Other than that, we’ve met again with some people who came to the September conference and just got to know them a bit more. We are trying to encourage people to look outside the town and consider helping their “neighbours” in the rural areas around Chingola. Some of the people we have met with already have a real heart for this and we want to take the opportunity to build links between them and the people we have met out in the villages.

In a couple of weeks time we’re running a four day conference out in Sekela, a rural village, but close to the tarmac (that is, the main road from Chingola to Solwezi). We’re inviting those we’ve met in the rural areas along with those from the towns and are going to spend some time looking at how some small scale things can be started in villages.

I’ve been given the task of organising the conference which may turn me into some sort of crazy hyper-organising lunatic, or I may just try to do it more African style and be relaxed about the whole thing... I was thinking about the food and realised that back home I could probably do it pretty easily, but here, I have no idea what-so-ever! I know I need lots of mealie meal to make enshima, but that’s about it. Thankfully though, Joel, one of the pastors, is helping me understand the different cultures and what I need to sort out! He pointed out today that we would have to bring live chickens as there will be no way of keeping them refrigerated. That’s totally correct of course...but ewww! I as going to offer to help cook the food (thought I’d learn a lot!!) but I’m not sure I could stomach killing and plucking a chicken. If a chicken is prepared for you it’s important to get to the pot early on...if you’re one of the last to get your food, you may end up with the feet or the neck - gross!! I have gone without chicken a couple of times rather than eat those parts!

Amidst all the work we’ve also found time to have a bit of fun and relax. The Witts & I went to Nsobe Game Park last weekend. It’s only a small game park, but there was lots of cheeky monkeys, antelopes and some giraffes. We paddled around the lake in a kayak type thing and melted in the roasting sun then I sat and read a book for hours. Perfect!

For those of you who have been reading my blog, you’ll know about the school at Kapeshi. We’ve set up a just giving page to help raise the money need to start them off with a bag of seed and fertiliser... you can find it here www.justgiving.com/kapeshi The initial costs will only be about £200 but it has the potential to multiply and support the school in the long term. Ruth’s spent some time putting together a long term plan to help the staff at the school see how some work now and forward planning could improve the schools financial situation. We are going back to the school early next week to catch up with them and see how they’re getting along with clearing the land needed.

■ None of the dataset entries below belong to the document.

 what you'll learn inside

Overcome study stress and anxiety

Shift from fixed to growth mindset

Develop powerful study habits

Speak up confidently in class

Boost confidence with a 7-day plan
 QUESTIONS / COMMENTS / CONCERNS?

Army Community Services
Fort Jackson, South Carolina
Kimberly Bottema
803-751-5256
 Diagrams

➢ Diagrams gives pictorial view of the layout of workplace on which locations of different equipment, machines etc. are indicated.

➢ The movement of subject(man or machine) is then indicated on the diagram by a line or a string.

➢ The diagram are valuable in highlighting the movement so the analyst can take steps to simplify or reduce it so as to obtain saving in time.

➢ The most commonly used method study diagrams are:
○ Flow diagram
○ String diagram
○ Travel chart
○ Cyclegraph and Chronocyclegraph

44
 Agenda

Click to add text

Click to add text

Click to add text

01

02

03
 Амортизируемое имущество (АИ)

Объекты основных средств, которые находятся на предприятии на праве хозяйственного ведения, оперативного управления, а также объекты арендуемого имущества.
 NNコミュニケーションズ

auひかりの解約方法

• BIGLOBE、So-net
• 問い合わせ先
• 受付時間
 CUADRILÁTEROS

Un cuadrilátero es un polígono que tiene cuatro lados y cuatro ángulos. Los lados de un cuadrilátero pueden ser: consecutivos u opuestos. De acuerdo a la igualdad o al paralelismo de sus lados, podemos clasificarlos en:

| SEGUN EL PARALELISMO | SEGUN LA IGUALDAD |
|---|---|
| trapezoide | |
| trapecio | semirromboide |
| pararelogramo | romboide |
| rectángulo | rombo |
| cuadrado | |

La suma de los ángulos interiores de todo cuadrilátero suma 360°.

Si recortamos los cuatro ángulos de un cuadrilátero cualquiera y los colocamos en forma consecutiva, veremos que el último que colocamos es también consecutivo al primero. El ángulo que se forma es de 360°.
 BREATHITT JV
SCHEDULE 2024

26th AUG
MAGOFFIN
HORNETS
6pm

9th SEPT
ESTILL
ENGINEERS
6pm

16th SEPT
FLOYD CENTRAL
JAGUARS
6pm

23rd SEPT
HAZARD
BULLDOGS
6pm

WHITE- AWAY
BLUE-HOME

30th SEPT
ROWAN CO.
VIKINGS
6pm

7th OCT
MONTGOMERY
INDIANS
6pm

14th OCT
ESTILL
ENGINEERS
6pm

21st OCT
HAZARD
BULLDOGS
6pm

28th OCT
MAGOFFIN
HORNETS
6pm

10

Oh, something that I’ve not mentioned is the rain! The rainy season is beginning... Last Thursday we had a spectacular thunder storm and it rained from about 4 in the afternoon till the middle of the night. Now I know that raining for hours back home is common place, but it hasn’t rained here for months and it was proper storm rain, not just the annoying drizzle we get for hours at home. It made me want to run outside and get drenched, but I resisted the urge apart from a mad dash to shut the windows (which you can only close from outside because of the mosquito screens on the inside!) It’s not raining every day, but the weather feels much stuffier now and this morning felt almost english with an overcast sky, although the sun is breaking through now!

For those of you from St Margarets, I’ve been in touch with Simon from the Falconer Home and will be heading there mid-November...I’m just trying to work out the travel arrangements, which can take some doing here.

And Mum...because I have to take my doxycyline with food, I’m finally eating breakfast every day!

One last puzzling thing to leave you with…we always see bush fires that have been started by people clearing their fields. It amazes me that these don’t spread from field to field as the land is so dry and parched, but they don’t. I’m told this is because people leave a gap between fields and plant a certain type of tree in places, but why why why don’t sparks get blown onto other fields and set them alight too?